[Web page caption snippets]

####################

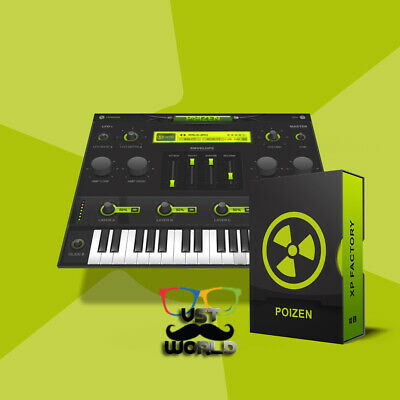 FINGERPRINT VST PLUGIN With 3 EXPANSIONS - ( WIN & MACOS ) eDelivery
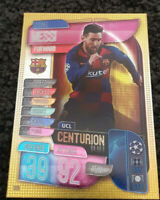 2019/20 Match Attax UEFA Soccer Card - Lionel Messi Centurion #305 Barcelona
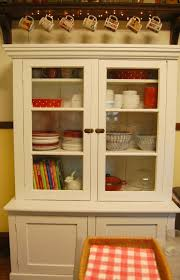 white kitchen hutch cabinet u2013 kitchen ideas
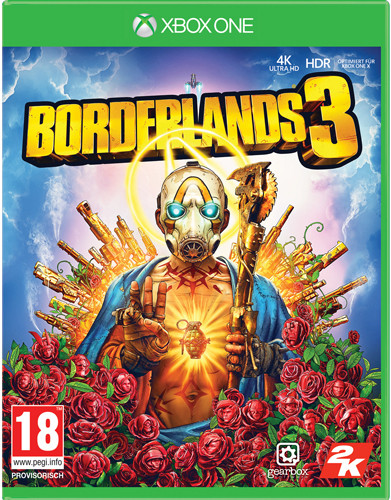Borderlands 3 uncut + Gold Weapon Skin Pack (Xbox One)
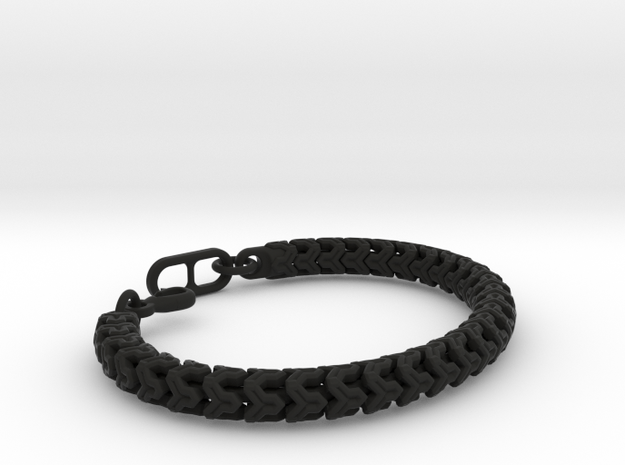 Y-LINK BEAD BRACELET 12-4-17 in Black Natural Versatile Plastic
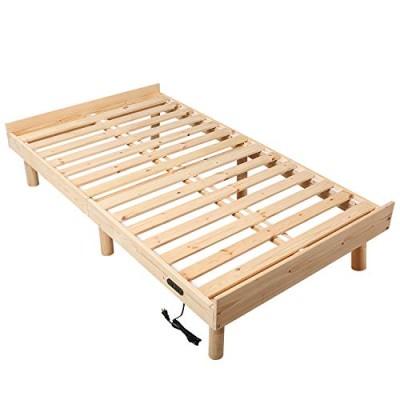 オススメ WLIVE すのこベッド ベッドフレーム シングルベッド コンセント付き 高さ3WAY調節 脚付き 天然木 耐久性抜群 通気性よく 耐荷重250kg 頑丈 シングル 北欧パイン シンプル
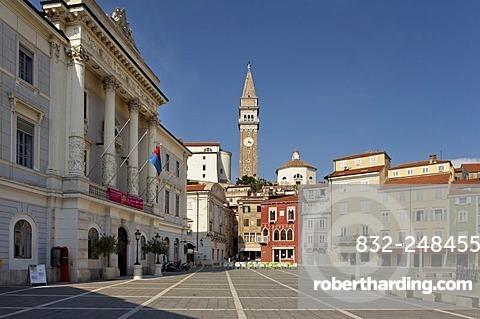 Tartini Square in Piran, Adriatic, Istria, Slovenia, Europe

####################

[Instructions to follow]
Print every entry verbatim and leave all pictures out.

[Response to the task]
 FINGERPRINT VST PLUGIN With 3 EXPANSIONS - ( WIN & MACOS ) eDelivery
 2019/20 Match Attax UEFA Soccer Card - Lionel Messi Centurion #305 Barcelona
 white kitchen hutch cabinet u2013 kitchen ideas
Borderlands 3 uncut + Gold Weapon Skin Pack (Xbox One)
 Y-LINK BEAD BRACELET 12-4-17 in Black Natural Versatile Plastic
 オススメ WLIVE すのこベッド ベッドフレーム シングルベッド コンセント付き 高さ3WAY調節 脚付き 天然木 耐久性抜群 通気性よく 耐荷重250kg 頑丈 シングル 北欧パイン シンプル
 Tartini Square in Piran, Adriatic, Istria, Slovenia, Europe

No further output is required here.